There is a provision in most file systems to use links (symlinks, hardlinks, etc.). Links can cause cycles in the file tree, which would result in a traversal algorithm going into an infinite loop. To prevent this from happening, we ignore links in the file tree during traversal. We note that the algorithms we propose in the paper will duplicate effort proportional to the number of hardlinks. However, in real world production systems, such as in LANL (and others), for simplicity, the parallel filesystems are generally not POSIX compliant, that is, they do not use hard links, inodes, and symlinks. So, our assumption holds.

The reason this cp took such large amounts of time was the desire to preserve hardlinks and the resize of the hashtable used to track the device and inode of the source and destination files.
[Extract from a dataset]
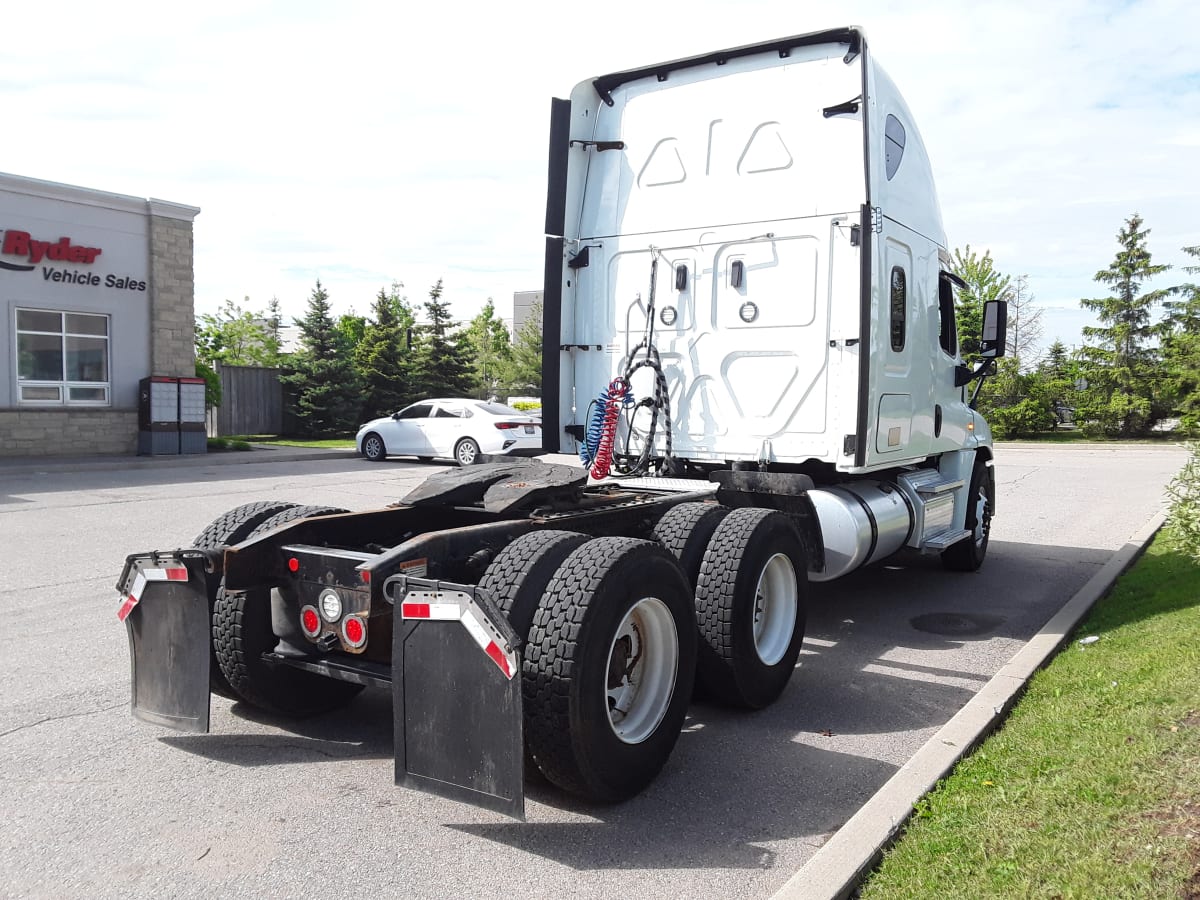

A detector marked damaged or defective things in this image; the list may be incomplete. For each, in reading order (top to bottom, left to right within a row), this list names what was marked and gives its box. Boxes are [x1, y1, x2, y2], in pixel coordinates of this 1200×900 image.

pavement crack [0, 700, 123, 744]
encoderer · on Sept 12, 2014

Sure, but if you read that article you walk away with a sense of thats a lot of files to copy. And the GP built a tool for jobs 2-3 orders of magnitude larger?! Clearly there are tradeoffs forced on you at that size...

jlafon · on Sept 12, 2014

Author of the paper here. The file operations are distributed strictly without links, otherwise we could make no guarantees that work wouldn't be duplicated, or even that the algorithm would terminate. We were lucky in that because the parallel file system itself wasn't POSIX, so we didn't have to make our tools POSIX either.

novaleaf · on Sept 12, 2014

man! and here I am feeling like a champ conquering NTFS's long file name limitations :/

scott_karana · on Sept 15, 2014

Is your conquering public? We have issues occasionally, and a toolkit would be nice :)

halayli · on Sept 12, 2014

couple nitpicks:

Check return value of malloc

You don't need \ when breaking function parameters

dredmorbius · on Sept 12, 2014

NB, that PDF seems to have a number of formatting glitches, e.g., the first sentence: "The amount of scienti c data". Numerous others as well, under both xpdf and evince.

DougBTX · on Sept 12, 2014

There is an fi ligature between the i and the c, perhaps those PDF renderers don't support them? Could be some sort of font loading issue.

dredmorbius · on Sept 12, 2014

Perhaps. That's only one of many similar issues.